What is an Experiment?

A marketing experiment is a systematic procedure to test a new way to reach your audience and convince them to use what you have to offer.

You put something out there, have people consume it, and see what happens. Then you decide about the next steps.

It's a 6-step process:

  1. Make a hypothesis about what will happen when you market your stuff
  2. Choose a channel to reach your prospects (e.g. social network, blog, email)
  3. Tell a story (with text, images, audio, or video), via that channel
  4. Measure how people react to your story
  5. Learn by comparing reality to your hypothesis
  6. Keep what works, ditch what doesn't, then go to step 1.

Why it's difficult for solopreneurs to run marketing experiments

As a solopreneur, you wear many hats at the same time. You prefer building to marketing. But building or creating all day won't make people notice what you have to offer.

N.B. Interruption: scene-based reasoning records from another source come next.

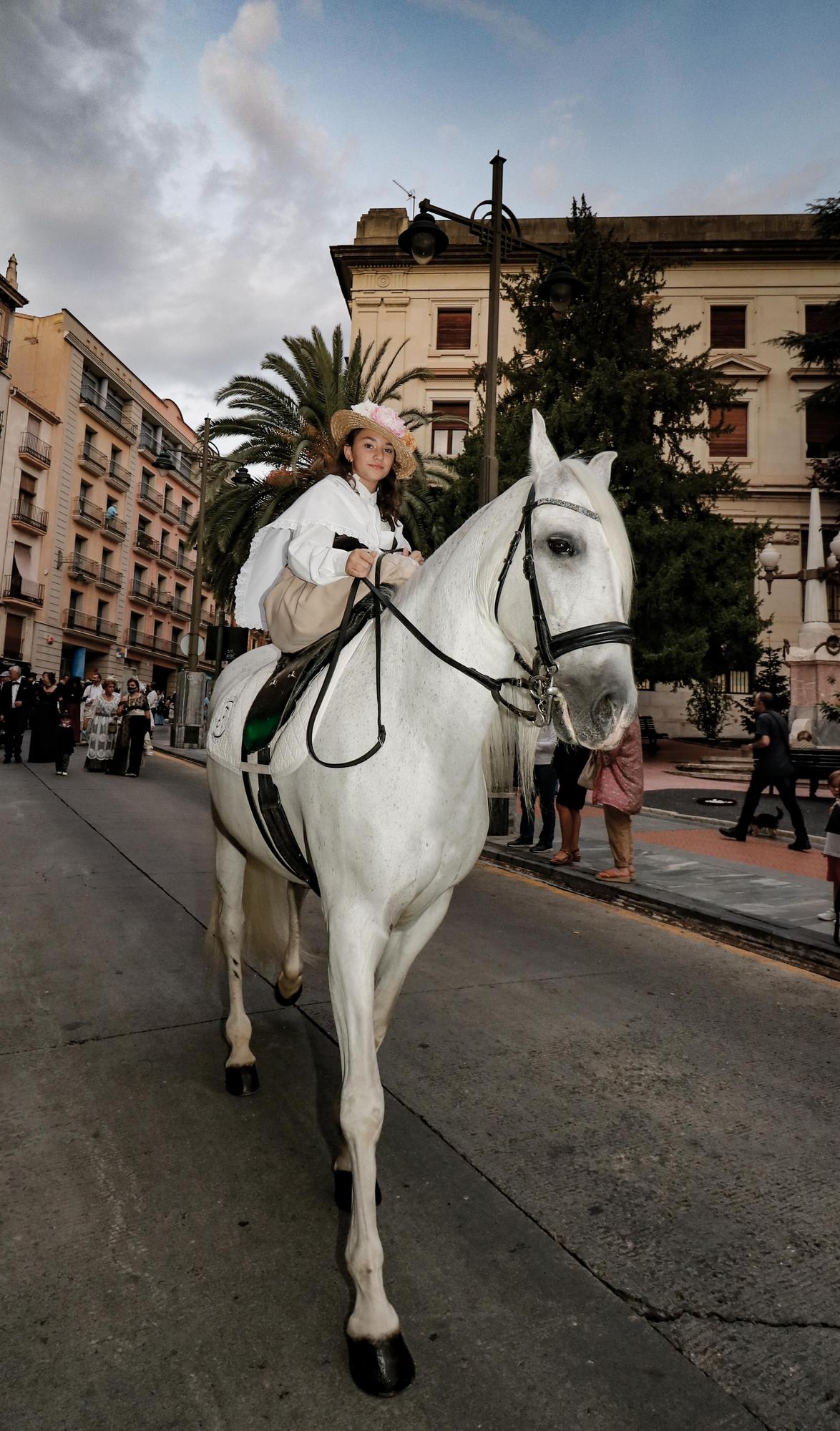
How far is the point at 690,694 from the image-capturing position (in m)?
27.8

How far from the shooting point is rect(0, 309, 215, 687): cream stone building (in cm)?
3738

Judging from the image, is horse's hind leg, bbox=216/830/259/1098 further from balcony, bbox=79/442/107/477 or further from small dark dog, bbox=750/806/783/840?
balcony, bbox=79/442/107/477

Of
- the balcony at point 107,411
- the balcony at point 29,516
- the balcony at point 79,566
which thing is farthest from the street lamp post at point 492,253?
the balcony at point 107,411

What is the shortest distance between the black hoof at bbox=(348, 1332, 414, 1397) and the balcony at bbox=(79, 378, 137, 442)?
45.8 metres

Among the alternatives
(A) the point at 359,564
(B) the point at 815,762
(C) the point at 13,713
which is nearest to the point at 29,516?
(C) the point at 13,713

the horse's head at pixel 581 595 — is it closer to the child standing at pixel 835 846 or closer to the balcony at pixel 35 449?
the child standing at pixel 835 846

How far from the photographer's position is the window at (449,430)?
32156 mm

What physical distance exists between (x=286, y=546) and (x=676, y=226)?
3659 centimetres

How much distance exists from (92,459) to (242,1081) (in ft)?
148

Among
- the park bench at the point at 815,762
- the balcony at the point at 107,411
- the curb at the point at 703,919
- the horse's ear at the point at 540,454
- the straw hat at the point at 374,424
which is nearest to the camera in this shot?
the horse's ear at the point at 540,454

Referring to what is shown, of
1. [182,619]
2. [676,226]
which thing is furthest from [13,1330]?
[182,619]

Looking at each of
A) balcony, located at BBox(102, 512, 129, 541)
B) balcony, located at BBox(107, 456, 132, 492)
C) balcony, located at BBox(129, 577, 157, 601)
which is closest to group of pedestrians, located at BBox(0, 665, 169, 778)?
balcony, located at BBox(102, 512, 129, 541)

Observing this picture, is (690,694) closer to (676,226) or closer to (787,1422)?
(676,226)

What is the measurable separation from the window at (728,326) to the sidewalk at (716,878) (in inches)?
1036
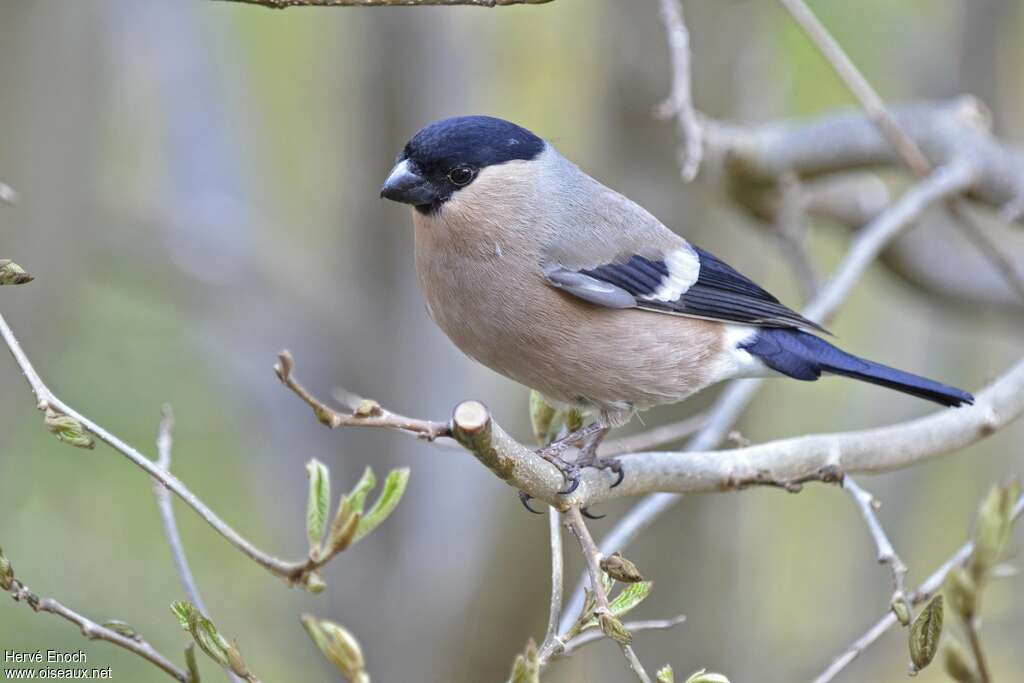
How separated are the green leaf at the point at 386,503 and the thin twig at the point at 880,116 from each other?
6.81ft

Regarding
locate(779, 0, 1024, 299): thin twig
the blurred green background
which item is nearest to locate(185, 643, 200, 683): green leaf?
locate(779, 0, 1024, 299): thin twig

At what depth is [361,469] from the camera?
5688 millimetres

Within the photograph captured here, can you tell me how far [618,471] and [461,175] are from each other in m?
0.92

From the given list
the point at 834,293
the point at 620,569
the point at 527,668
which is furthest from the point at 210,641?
the point at 834,293

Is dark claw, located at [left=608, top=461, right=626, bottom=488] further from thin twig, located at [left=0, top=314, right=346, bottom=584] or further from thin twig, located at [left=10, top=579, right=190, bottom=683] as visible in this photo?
thin twig, located at [left=10, top=579, right=190, bottom=683]

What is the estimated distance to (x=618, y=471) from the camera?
2.61 m

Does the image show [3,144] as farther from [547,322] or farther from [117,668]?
[547,322]

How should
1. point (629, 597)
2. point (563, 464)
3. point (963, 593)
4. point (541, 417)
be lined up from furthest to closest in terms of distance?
point (541, 417) < point (563, 464) < point (629, 597) < point (963, 593)

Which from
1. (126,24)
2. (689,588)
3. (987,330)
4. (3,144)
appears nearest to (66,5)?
(3,144)

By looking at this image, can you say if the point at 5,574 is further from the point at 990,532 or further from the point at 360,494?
the point at 990,532

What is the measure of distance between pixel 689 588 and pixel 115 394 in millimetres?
2854

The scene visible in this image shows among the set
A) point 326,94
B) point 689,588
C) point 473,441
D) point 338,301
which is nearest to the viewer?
point 473,441

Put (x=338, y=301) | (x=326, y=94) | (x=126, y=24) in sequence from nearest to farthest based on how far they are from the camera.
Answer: (x=338, y=301) < (x=126, y=24) < (x=326, y=94)

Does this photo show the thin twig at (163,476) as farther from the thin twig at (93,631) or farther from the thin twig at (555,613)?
the thin twig at (555,613)
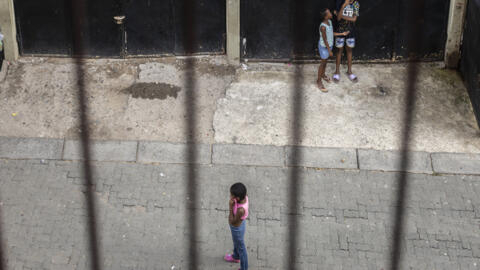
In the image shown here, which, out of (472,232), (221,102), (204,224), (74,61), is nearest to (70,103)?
(74,61)

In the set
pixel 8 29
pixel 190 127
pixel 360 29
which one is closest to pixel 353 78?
pixel 360 29

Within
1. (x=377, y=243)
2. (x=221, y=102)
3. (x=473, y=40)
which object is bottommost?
(x=377, y=243)

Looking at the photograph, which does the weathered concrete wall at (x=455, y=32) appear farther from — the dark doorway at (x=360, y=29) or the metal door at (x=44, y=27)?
the metal door at (x=44, y=27)

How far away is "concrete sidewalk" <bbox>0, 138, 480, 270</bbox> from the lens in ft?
21.8

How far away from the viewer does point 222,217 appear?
7.12 metres

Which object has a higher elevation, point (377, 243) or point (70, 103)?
point (70, 103)

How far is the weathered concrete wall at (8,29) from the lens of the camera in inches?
364

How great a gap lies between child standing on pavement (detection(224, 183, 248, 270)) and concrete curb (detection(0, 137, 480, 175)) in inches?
69.6

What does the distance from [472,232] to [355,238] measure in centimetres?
119

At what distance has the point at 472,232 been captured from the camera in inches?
273

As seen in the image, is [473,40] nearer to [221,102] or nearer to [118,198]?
[221,102]

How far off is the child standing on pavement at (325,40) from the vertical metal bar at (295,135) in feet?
1.02

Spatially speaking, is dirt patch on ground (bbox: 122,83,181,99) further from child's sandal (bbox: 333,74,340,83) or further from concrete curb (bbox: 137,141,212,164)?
child's sandal (bbox: 333,74,340,83)

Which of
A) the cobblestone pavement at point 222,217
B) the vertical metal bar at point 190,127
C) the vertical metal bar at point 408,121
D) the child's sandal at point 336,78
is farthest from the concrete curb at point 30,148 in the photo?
the vertical metal bar at point 408,121
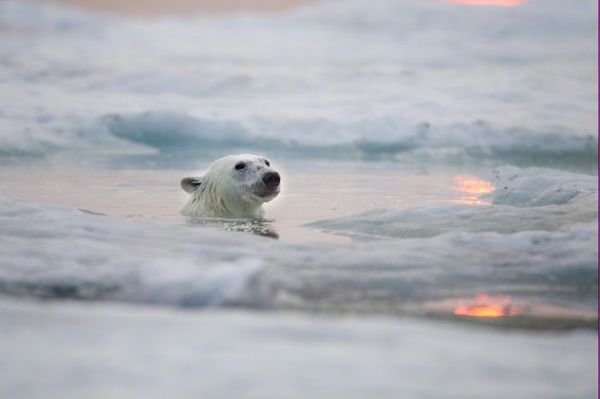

Some time ago, I acknowledged that it's true: I need marketing to sell the software that I build. From Jon Yongfook (maker of Bannerbear), I learned that there is a good rhythm for building and marketing:

  • 1 week of coding
  • 1 week of marketing

When you decide to adopt this rhythm, you may likely run into a problem. Whenever you return from building to marketing, you will probably have forgotten one or more of these things:

  • What story did you want to tell this time?
  • Where is the material (text, images, etc.) for that story?
  • Which channel do you want to use (your blog, your email list, your Twitter)?

Holy smokes, I once even forgot how to write and publish a blog post or a newsletter, only because I was so deep into building my software! 😳

This will lead nowhere. We have to prepare and write everything down so that running an experiment becomes dead simple when marketing time comes around.

Preparation is key, you only need it rarely

You only need to prepare once. Then you can run a bunch of experiments. Then you prepare again, for the next batch. Preparation makes it much easier to run successful experiments.

This is how to prepare for your first experiment:

  1. Nail your positioning.
  2. Get totally clear on your messaging.
  3. Bookmark your channels, material, places and tools.

Execution is easy, once you're prepared

With the preparation above, you're good to go. Define your experiments, run them, and learn from them. This is how you do it:

Define the experiment

This interactive demo shows you how to turn a story into an experiment.

Click-thru demo: How to create an Experiment

Run the experiment

  • Open your project and click on the "Experiments" tab.
  • The list of your experiments will appear.
  • Click on the "Tasks" link of the experiment you want to run.

The Tasks view will appear. It tells you exactly where to find the stuff you need, where to put the results, which tools to use, and the step-by-step recipe that you wrote down:

Experiment Designer Screenshot
Experiment Designer – Tasks view

Integrate marketing into your to-do list in Todoist

2Quiet2Market integrates with Todoist, a popular task management app. For each experiment you design using the Experiment Designer, 2Quiet2Market generates a main task in Todoist, along with subtasks that are easy to understand and feel good to check off as completed.

Click on "Add as tasks in Todoist" to allow 2Quiet2Market to login and add some tasks.

Open Todoist, and you'll see a main task for the experiment, with several subtasks for the activities you wanted to do:

Todoist Integration Screenshot
Your Marketing Experiment turns into Tasks in Todoist, automatically

If you are unfamiliar with Todoist, it is a powerful tool that helps you organize and prioritize your tasks, so you can get more done in less time. With the integration of 2Quiet2Market, you can easily track your progress as you work through each marketing experiment, and feel a sense of accomplishment as you check off each task.

(Todoist has a generous free plan, so don't worry about money here.)

Execute one new experiment weekly

You may find it hard to come up with a new experiment every week or so.

Here's a formula that will help you: story * channel = experiments.

This means, if you got 4 stories to tell and 3 channels to use, you can run 4 times 3 = 12 experiments!

With one experiment per week, that's 12 weeks of experiments: Ample time to discover new stories or new channels, so you'll never run out with things you have to give to your prospects.

From each experiment, you will learn:

  • What story performed well?
  • Which channel gave a loud echo, and which ones were just pure silence?